**Aim**
Return the records below line for line without changing a word, and leave out the pictures.

**Data supplied**
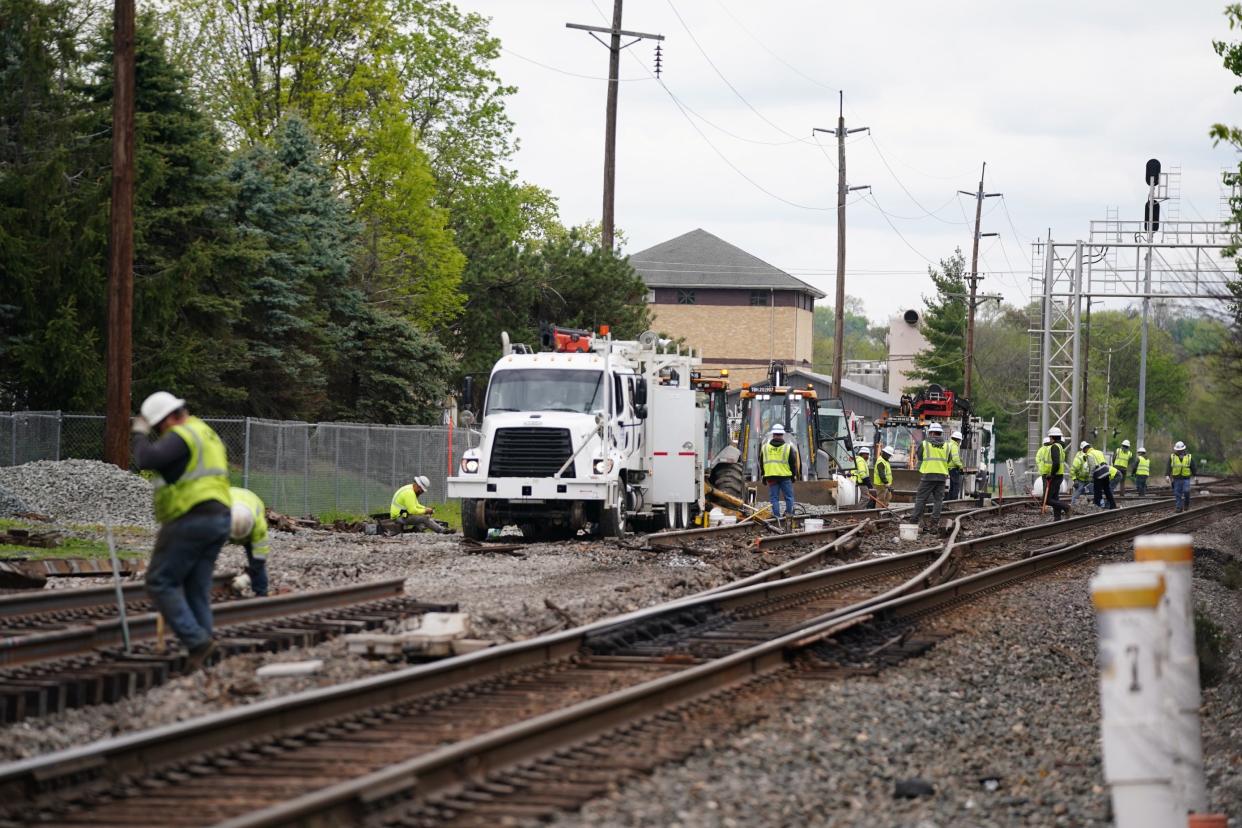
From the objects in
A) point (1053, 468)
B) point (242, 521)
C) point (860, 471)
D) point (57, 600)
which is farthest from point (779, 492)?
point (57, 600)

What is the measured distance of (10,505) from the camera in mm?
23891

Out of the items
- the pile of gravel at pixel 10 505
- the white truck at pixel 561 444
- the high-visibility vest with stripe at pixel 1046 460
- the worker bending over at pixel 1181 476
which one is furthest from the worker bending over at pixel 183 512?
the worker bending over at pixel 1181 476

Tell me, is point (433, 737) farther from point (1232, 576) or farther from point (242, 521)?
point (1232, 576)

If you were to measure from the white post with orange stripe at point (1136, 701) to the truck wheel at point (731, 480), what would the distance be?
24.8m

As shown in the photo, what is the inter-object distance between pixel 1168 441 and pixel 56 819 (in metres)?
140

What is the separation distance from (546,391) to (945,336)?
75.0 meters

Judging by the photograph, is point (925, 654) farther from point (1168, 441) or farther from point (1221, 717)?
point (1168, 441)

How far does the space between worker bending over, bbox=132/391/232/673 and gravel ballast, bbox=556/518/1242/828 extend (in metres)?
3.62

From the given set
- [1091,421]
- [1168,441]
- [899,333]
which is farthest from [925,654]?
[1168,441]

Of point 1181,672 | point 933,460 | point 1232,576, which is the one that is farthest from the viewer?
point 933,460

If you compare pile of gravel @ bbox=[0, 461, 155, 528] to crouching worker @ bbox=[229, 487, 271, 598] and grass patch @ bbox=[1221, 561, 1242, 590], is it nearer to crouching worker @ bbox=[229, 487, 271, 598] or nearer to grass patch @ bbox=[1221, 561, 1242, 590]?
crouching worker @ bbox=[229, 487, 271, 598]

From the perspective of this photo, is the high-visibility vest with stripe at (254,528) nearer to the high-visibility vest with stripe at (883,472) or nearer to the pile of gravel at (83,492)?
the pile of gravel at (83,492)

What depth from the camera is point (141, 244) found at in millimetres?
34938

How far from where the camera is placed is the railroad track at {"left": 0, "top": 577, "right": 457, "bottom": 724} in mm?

**Exercise result**
From the objects in
A) point (1053, 468)
B) point (242, 521)
C) point (860, 471)
D) point (57, 600)
which is farthest from point (779, 492)?
point (57, 600)

What is the measured distance of (10,505) from the camera in mm?
23891

Out of the items
- the pile of gravel at pixel 10 505
- the white truck at pixel 561 444
- the high-visibility vest with stripe at pixel 1046 460
- the worker bending over at pixel 1181 476
which one is furthest from the worker bending over at pixel 183 512?
the worker bending over at pixel 1181 476

Tell me, is point (433, 737) farther from point (1232, 576) or farther from point (242, 521)?
point (1232, 576)

If you were to measure from the white post with orange stripe at point (1136, 701) to the truck wheel at point (731, 480), what would the distance be?
24.8m

As shown in the photo, what is the inter-object distance between pixel 1168 441 and pixel 56 819 (in metres)?
140

What is the separation distance from (546,391) to (945,336)?
75.0 meters

Judging by the photograph, is point (925, 654) farther from point (1168, 441) or farther from point (1221, 717)?
point (1168, 441)

How far does the space between worker bending over, bbox=132/391/232/673 and gravel ballast, bbox=556/518/1242/828 extend (in metres)?
3.62

From the given set
- [1091,421]
- [1168,441]
- [899,333]
which is farthest from [925,654]?
[1168,441]

Of point 1181,672 | point 933,460 | point 1232,576, which is the one that is farthest from the viewer?
point 933,460

If you compare pile of gravel @ bbox=[0, 461, 155, 528] to crouching worker @ bbox=[229, 487, 271, 598] and grass patch @ bbox=[1221, 561, 1242, 590], is it nearer to crouching worker @ bbox=[229, 487, 271, 598] or nearer to grass patch @ bbox=[1221, 561, 1242, 590]?
crouching worker @ bbox=[229, 487, 271, 598]

From the perspective of this photo, is the high-visibility vest with stripe at (254,528) nearer to the high-visibility vest with stripe at (883,472) or nearer to the pile of gravel at (83,492)?
the pile of gravel at (83,492)

What depth from the camera is point (141, 244) found at in millimetres?
34938

How far from where the camera is placed is the railroad track at {"left": 0, "top": 577, "right": 457, "bottom": 724} in mm?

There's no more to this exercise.